[start Input for this task]

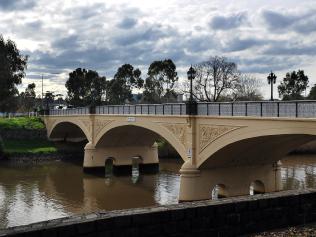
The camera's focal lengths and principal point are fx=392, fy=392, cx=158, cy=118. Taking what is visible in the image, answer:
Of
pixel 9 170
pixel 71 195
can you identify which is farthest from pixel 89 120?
pixel 71 195

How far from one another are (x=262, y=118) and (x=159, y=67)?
167 ft

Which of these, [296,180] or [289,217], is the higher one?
[289,217]

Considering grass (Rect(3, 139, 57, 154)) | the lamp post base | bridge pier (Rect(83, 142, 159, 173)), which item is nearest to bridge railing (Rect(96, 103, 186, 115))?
the lamp post base

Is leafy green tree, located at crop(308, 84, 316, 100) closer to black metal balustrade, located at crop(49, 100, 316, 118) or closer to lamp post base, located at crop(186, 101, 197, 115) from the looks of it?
black metal balustrade, located at crop(49, 100, 316, 118)

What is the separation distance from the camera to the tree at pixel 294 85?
5853 cm

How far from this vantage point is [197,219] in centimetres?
813

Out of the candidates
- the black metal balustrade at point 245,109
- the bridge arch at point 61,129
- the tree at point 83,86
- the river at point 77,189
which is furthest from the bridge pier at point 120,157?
the tree at point 83,86

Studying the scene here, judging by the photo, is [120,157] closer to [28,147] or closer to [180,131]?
[180,131]

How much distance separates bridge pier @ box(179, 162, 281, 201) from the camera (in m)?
20.7

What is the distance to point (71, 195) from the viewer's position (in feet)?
85.5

[end Input for this task]

Goal: Give the items in the stretch from "What is the distance" through the end of the items as a two-column CSV with the header text,answer. Use one row per item, put each field in quotation marks, and replace line breaks with spaces.

Solved problem:
text,answer
"What is the distance to point (71, 195) from the viewer's position (in feet)?","85.5"